So I've been a bit ill.
I don't get ill really. Not properly, visit-the-doctors,
spend-days-in-bed ill. I regularly get a bit of a cold or whatever
and feel a bit sorry for myself (and moan a lot, and make a lot of
soup) but I still do everything I would normally do. I tried that
this time, and ended up leaving work half way through a shift and
calling in sick for the first time in three years. Ah well. The point
of this preamble is not for sympathy, but to discuss food choices. I
found myself becoming a child again. I was sitting on a sofa, under
the same duvet I had when I was ill as a kid, eating tinned tomato
soup. Boiled eggs mashed up in a cup. All it needed was white bread spread with margarine
to go with it. Brilliant (yet terrible at the same time).
Now I'm feeling loads
better. I've started getting bored at home, want go running, go to
the pub. (I probably shouldn't do either of those things quite
yet...) But I'm not ready to stop regressing.
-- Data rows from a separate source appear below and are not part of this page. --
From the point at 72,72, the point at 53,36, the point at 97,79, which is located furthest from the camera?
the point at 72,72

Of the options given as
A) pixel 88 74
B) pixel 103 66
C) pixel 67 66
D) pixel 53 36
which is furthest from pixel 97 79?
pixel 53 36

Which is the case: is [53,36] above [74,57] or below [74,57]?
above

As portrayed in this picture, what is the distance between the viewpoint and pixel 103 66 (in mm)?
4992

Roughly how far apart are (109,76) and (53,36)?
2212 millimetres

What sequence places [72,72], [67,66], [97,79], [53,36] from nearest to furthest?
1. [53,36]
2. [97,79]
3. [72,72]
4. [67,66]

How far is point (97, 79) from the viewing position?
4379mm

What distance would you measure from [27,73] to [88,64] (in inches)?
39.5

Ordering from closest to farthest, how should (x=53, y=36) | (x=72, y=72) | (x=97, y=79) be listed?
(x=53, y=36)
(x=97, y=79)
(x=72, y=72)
I've always loved
spaghetti bolognese. We had mince most Tuesdays when I was growing
up, and whenever I saw it defrosting I would always campaign for
spaghetti bolognese. More often than not we'd have mince and tatties,
as we had pasta on Mondays. My mum was against having
the same carbs two days in a row. Eventually she gave in to my
campaigning with a weary “If you really want spaghetti bolognese,
you make it.” As such, this is a recipe I've been honing since I
was about twelve.
I'm aware there are
lots of much easier ways to make a bolognese – often involving a
well known brand of pasta sauce – but I've
worked out this recipe throughout the last, erm, fifteen years? For many of those years I was very skint, so this recipe can also make 1lb of mince feed at least four people.
A note on pasta... I
will always call this spaghetti bolognese even though we often don't
have spaghetti in the house. I use whatever shape of pasta we've
bought in industrial sized bags. This week, penne. Most
importantly, if you want your pasta to taste of something make sure
you stir it into the bolognese while it's on the heat. You don't want
a pile of pasta, then a pile of bolognese. The pasta will be
horrible. Bolognese is a sauce and it's supposed to coat the
pasta properly.
This is almost
certainly not authentic.
My version of
Bolognese
Ingredients:
1lb decent steak mince (I think that's probably about 450grammes?)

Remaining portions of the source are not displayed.